A former Saugus resident who now lives in Boca Raton, Fla., got a $2.5 million Payroll Protection Plan loan through a scam app and used the money to buy cars, news home and buy cryptocurrency, rather than supporting the 154 employees he didn’t actually have, the US attorney’s office in Boston charges.
Vinicius Santana, 34, was arrested Monday at Miami International Airport for wire fraud, the U.S. Attorney’s Office reports. He was sentenced to flight risk at least until he was flown to Boston for an arraignment and bail hearing, court records show.
Santana, who ran a paint business called Complete Home Care while still in Massachusetts, originally applied for a $25,000 PPP loan on April 10, 2020 based on having five employees and a monthly payroll of $10,000, part of the federal program to help small businesses retain employees as Covid-19 devastated the economy. But his lender, called Lendio, denied the request, according to an affidavit from an FDIC investigator into the matter. About two weeks later, he submitted two new claims, this time for $45,000, based on the same five employees but now claiming a monthly payroll of $18,000. Lendio again rejected his applications.
On the same day he was rejected for the $45,000 loans, the affidavit continues, Santana submitted a fourth request to Lendio. This time, he claimed to have 154 employees and a monthly payroll of $1 million.
On May 11, 2020, Northeast Bank, to whom Lendio forwarded his request, wired $2.5 million to Santana’s account at East Boston Savings Bank — an account authorities say Santana had only opened a week earlier.
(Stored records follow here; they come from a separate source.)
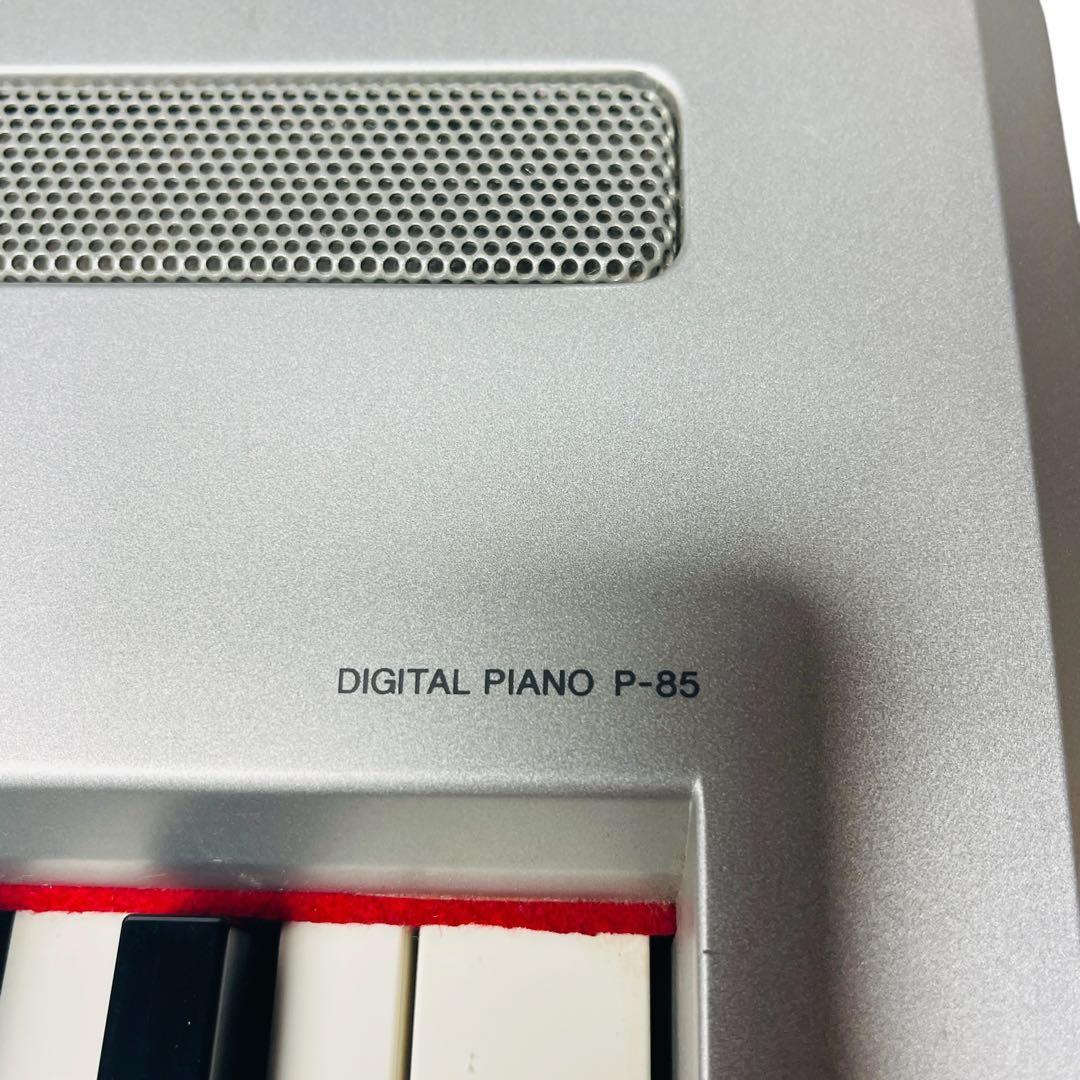 【美品】YAMAHA ヤマハ　電子ピアノ P-85　88鍵盤　スタンド セット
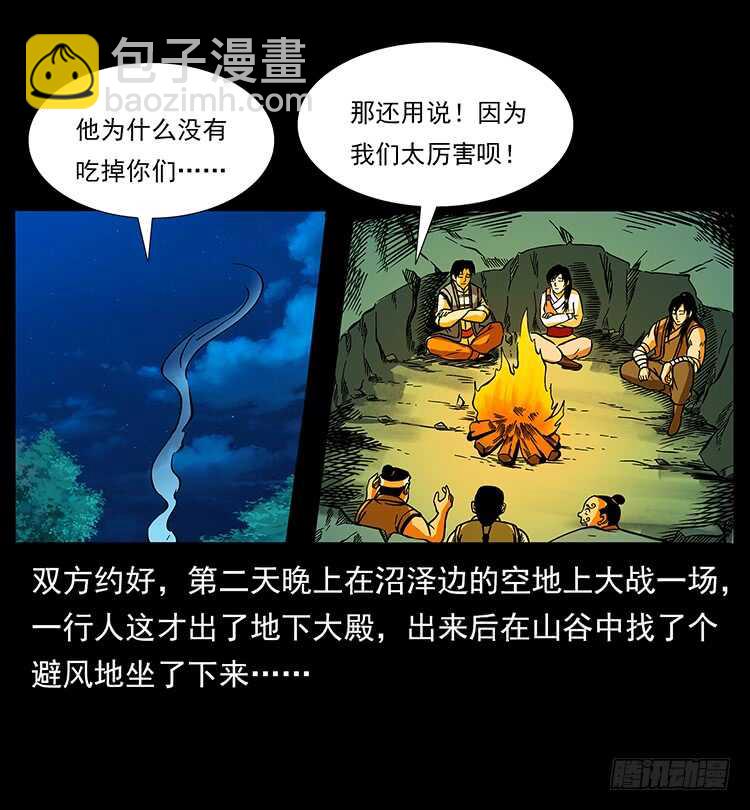 《仙山传奇》要不要打一架 第39页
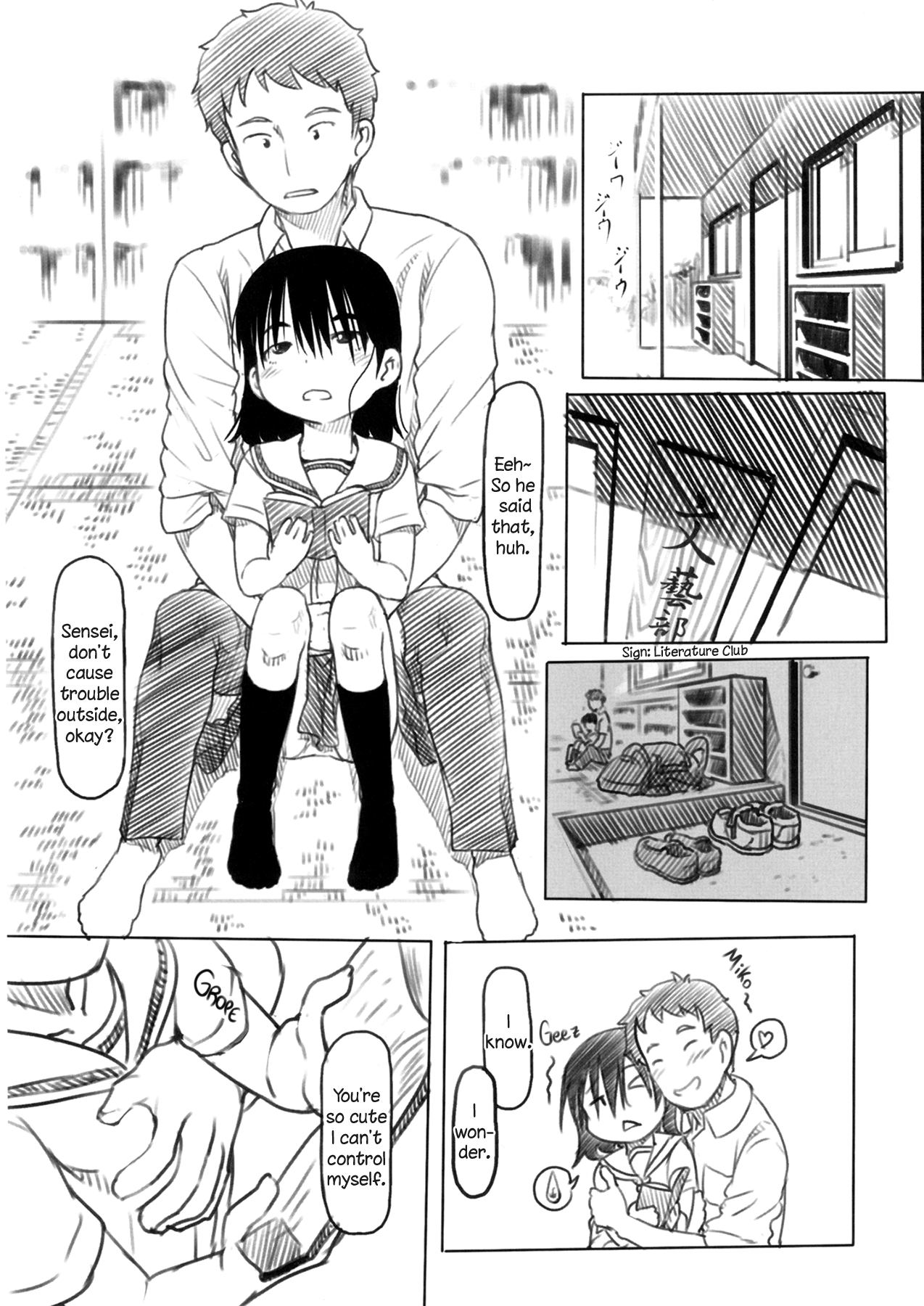 [黒魔法研究所 (ぬかじ)] 文芸部の朝練 [英訳] [DL版]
But that was based on a fraudulent federal tax form he never actually submitted to the IRS, the affidavit says, adding that tax and other records show Santana never employed more than the five people. which he had originally requested.
Instead of using the PPP funds for payroll, mortgage payments, or utilities, Santana spent the PPP funds on personal expenses, such as cars and cryptocurrencies, and sent money to businesses and individuals who were unrelated to CHC’s payroll.
This included transferring more than $1.3 million to his account at Kraken, a cryptocurrency exchange site, and spending $90,000 on a new Audi at a Burlington dealership, as well as transferring money to businesses he had started years earlier — money that was later withdrawn via checks at a check cashing location in Marlboro, the affidavit states.
According to the U.S. Attorney’s Office:
The wire fraud charge carries a sentence of up to 20 years in prison, three years of supervised release and a fine of $250,000, or double the gross gain or loss of the scheme, whichever is greater. raised. Sentences are imposed by a federal district court judge based on US sentencing guidelines and the laws that govern sentencing in a criminal case.